*RECORDS FOR THE EXERCISE*:
━━━━

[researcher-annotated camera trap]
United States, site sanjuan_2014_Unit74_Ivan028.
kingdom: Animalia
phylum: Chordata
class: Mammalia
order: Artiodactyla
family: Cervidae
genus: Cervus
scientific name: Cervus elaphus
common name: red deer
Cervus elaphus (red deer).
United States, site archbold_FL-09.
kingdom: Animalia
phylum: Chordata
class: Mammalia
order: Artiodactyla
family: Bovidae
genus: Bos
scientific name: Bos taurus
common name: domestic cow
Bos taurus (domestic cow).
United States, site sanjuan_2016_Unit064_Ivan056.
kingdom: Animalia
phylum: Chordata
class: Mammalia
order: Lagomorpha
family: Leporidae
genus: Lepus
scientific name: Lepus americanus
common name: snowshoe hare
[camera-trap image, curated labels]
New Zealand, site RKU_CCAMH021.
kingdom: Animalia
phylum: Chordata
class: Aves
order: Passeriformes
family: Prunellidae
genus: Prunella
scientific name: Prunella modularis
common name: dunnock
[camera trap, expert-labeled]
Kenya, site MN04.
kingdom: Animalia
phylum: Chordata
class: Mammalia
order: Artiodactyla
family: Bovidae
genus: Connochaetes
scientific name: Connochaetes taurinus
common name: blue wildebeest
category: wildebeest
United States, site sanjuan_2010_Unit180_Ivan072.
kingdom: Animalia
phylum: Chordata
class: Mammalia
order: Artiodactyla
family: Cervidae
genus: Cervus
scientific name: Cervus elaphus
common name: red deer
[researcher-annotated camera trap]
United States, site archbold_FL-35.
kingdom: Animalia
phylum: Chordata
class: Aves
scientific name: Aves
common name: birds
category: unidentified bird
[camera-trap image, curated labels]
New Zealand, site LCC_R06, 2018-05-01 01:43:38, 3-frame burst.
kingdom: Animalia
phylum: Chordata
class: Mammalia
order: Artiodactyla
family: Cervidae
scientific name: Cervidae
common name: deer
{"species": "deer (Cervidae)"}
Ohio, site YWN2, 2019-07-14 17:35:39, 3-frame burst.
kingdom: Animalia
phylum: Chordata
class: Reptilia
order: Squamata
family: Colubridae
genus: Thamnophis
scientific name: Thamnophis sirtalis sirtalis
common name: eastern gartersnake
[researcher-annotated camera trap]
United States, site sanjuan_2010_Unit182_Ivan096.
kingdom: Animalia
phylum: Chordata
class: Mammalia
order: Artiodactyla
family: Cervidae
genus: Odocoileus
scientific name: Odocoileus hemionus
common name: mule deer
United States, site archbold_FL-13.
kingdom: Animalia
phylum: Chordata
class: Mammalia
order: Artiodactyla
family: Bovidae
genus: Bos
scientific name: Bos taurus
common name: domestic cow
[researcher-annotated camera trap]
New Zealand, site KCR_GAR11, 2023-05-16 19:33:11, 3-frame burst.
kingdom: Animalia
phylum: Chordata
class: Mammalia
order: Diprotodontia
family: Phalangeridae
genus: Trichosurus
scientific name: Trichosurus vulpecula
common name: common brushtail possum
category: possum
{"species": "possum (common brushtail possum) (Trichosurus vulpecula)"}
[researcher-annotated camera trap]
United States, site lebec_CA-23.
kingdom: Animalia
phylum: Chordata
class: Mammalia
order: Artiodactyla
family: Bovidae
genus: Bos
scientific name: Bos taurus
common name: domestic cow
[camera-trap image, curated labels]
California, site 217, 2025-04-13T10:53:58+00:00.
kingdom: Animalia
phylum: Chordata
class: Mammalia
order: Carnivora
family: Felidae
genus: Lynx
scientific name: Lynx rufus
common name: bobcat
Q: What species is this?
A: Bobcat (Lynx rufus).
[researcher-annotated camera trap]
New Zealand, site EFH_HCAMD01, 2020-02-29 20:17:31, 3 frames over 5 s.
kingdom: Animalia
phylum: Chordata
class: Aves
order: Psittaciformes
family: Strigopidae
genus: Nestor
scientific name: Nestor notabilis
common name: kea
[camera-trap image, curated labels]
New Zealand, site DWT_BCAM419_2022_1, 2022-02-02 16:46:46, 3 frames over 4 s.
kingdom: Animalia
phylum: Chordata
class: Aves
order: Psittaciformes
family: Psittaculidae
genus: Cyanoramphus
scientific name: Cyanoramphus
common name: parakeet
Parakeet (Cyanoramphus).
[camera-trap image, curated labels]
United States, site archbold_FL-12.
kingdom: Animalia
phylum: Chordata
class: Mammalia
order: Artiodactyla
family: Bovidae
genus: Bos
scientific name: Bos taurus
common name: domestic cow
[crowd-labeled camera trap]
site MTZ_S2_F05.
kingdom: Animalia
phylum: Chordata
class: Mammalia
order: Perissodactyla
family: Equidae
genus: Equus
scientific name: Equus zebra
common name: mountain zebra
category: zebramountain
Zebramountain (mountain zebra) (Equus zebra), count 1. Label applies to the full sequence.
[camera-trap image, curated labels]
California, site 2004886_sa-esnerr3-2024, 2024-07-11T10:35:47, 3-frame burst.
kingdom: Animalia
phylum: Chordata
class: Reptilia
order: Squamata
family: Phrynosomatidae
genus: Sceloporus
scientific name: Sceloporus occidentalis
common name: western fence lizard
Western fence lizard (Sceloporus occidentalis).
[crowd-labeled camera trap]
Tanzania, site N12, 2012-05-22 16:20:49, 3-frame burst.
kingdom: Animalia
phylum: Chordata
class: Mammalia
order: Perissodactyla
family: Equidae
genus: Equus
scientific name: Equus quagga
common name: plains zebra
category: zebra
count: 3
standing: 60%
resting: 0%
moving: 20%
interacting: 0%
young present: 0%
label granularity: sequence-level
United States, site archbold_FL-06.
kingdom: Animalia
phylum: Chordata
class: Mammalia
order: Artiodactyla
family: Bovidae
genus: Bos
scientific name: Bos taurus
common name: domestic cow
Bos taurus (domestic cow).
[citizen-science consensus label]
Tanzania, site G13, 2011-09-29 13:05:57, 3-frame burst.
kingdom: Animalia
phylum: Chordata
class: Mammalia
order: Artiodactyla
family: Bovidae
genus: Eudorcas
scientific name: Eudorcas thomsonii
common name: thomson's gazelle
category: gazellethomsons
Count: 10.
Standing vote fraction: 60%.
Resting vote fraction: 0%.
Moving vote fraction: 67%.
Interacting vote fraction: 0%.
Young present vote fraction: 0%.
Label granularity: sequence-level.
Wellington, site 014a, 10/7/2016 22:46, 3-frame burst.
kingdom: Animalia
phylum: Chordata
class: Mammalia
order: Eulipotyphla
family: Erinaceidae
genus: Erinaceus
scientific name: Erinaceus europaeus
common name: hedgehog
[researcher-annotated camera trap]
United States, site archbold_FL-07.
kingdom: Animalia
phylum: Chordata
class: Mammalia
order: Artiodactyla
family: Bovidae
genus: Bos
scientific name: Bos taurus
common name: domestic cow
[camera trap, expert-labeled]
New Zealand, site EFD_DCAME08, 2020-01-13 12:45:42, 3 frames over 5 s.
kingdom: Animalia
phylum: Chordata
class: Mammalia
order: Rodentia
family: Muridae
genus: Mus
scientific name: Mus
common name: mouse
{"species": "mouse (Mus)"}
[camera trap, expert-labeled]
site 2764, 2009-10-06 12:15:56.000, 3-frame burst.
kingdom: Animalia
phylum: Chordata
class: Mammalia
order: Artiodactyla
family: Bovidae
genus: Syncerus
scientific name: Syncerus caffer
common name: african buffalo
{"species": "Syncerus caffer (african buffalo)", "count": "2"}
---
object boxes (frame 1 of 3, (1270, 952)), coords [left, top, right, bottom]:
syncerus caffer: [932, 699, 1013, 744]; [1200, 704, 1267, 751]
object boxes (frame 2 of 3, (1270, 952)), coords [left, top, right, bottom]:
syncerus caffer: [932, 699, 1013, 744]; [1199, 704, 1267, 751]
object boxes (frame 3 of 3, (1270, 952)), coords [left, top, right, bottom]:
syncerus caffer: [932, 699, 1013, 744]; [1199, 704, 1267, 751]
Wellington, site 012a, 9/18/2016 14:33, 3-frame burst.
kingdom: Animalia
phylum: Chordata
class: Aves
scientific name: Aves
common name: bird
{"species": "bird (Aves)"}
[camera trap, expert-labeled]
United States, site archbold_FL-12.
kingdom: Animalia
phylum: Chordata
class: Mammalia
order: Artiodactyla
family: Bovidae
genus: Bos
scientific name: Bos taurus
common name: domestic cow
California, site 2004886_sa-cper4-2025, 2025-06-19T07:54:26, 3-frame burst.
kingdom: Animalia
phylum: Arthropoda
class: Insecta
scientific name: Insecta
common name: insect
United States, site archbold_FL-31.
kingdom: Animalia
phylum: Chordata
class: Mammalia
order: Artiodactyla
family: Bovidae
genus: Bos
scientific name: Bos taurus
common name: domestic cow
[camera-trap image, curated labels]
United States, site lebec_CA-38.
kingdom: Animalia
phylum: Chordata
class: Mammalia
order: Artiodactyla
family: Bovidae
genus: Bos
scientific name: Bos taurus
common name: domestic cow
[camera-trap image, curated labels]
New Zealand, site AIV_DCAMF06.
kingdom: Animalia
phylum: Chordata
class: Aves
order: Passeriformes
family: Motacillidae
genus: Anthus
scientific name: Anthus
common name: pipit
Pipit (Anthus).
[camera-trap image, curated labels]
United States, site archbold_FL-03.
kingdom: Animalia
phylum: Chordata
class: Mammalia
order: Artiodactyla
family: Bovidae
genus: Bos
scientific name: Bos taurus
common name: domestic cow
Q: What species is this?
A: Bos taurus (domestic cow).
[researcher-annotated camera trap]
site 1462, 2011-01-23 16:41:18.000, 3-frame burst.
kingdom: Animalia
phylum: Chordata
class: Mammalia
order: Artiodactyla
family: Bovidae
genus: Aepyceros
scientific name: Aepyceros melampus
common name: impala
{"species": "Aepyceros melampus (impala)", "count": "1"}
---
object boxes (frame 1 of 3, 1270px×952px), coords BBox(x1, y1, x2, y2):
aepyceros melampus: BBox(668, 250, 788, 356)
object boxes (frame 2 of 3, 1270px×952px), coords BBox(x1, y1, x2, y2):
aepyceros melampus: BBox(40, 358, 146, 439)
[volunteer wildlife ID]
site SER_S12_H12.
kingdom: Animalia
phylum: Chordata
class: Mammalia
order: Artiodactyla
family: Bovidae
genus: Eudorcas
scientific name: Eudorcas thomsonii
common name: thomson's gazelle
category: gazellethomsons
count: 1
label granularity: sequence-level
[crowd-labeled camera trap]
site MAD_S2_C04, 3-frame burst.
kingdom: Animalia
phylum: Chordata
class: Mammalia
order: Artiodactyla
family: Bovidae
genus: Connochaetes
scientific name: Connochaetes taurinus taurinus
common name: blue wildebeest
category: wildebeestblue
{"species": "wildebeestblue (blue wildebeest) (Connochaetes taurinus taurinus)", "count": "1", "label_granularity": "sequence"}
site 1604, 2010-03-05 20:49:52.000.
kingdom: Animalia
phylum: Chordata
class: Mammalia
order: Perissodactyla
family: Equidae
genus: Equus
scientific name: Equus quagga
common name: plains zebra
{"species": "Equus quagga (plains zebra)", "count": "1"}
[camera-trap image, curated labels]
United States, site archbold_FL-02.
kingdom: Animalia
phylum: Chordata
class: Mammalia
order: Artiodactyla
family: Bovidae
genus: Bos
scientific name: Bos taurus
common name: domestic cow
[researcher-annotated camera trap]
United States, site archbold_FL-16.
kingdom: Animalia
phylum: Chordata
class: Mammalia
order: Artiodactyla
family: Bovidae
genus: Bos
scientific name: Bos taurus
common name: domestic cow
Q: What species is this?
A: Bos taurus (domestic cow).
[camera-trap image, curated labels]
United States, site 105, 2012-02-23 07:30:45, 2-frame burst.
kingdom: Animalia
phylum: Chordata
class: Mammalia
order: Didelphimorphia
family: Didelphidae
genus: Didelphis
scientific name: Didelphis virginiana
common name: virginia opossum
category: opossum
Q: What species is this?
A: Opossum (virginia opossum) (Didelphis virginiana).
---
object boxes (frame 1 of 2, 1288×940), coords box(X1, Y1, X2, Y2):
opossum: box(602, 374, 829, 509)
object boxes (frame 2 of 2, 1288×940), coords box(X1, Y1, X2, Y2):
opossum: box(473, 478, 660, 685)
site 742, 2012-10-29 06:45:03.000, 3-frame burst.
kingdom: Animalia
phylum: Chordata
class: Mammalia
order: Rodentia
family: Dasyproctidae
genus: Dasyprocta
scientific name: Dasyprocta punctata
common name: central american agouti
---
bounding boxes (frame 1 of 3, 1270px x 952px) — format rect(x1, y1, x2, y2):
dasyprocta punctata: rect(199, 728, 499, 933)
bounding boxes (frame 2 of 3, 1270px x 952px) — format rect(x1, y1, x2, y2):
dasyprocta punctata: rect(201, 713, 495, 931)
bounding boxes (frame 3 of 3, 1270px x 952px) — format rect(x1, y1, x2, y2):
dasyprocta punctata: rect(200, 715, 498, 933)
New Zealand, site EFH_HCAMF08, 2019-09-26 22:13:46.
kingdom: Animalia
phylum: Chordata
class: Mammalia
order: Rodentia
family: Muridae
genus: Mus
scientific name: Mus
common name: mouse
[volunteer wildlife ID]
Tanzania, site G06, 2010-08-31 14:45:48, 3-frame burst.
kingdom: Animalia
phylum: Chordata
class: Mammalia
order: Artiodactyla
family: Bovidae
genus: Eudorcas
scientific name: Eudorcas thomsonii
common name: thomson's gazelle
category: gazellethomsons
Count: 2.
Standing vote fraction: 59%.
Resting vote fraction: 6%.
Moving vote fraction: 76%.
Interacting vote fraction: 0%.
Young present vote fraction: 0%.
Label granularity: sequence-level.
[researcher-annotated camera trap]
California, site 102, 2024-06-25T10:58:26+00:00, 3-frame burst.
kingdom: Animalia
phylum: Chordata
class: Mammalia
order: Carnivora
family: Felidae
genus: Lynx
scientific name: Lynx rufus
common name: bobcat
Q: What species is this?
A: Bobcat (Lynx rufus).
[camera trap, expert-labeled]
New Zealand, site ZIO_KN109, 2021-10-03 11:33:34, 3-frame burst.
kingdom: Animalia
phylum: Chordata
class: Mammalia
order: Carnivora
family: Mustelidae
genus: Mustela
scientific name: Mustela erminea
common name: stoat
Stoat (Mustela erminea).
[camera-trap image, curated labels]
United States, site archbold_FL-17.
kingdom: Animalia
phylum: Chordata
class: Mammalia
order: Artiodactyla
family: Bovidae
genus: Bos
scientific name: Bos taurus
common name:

━━━━

*EXERCISE OBJECTIVE*: Output only the lines from the top of the entries through the one holding "Kenya, site MN04.", copied exactly.

*EXPECTED ANSWER*:
[researcher-annotated camera trap]
United States, site sanjuan_2014_Unit74_Ivan028.
kingdom: Animalia
phylum: Chordata
class: Mammalia
order: Artiodactyla
family: Cervidae
genus: Cervus
scientific name: Cervus elaphus
common name: red deer
Cervus elaphus (red deer).
United States, site archbold_FL-09.
kingdom: Animalia
phylum: Chordata
class: Mammalia
order: Artiodactyla
family: Bovidae
genus: Bos
scientific name: Bos taurus
common name: domestic cow
Bos taurus (domestic cow).
United States, site sanjuan_2016_Unit064_Ivan056.
kingdom: Animalia
phylum: Chordata
class: Mammalia
order: Lagomorpha
family: Leporidae
genus: Lepus
scientific name: Lepus americanus
common name: snowshoe hare
[camera-trap image, curated labels]
New Zealand, site RKU_CCAMH021.
kingdom: Animalia
phylum: Chordata
class: Aves
order: Passeriformes
family: Prunellidae
genus: Prunella
scientific name: Prunella modularis
common name: dunnock
[camera trap, expert-labeled]
Kenya, site MN04.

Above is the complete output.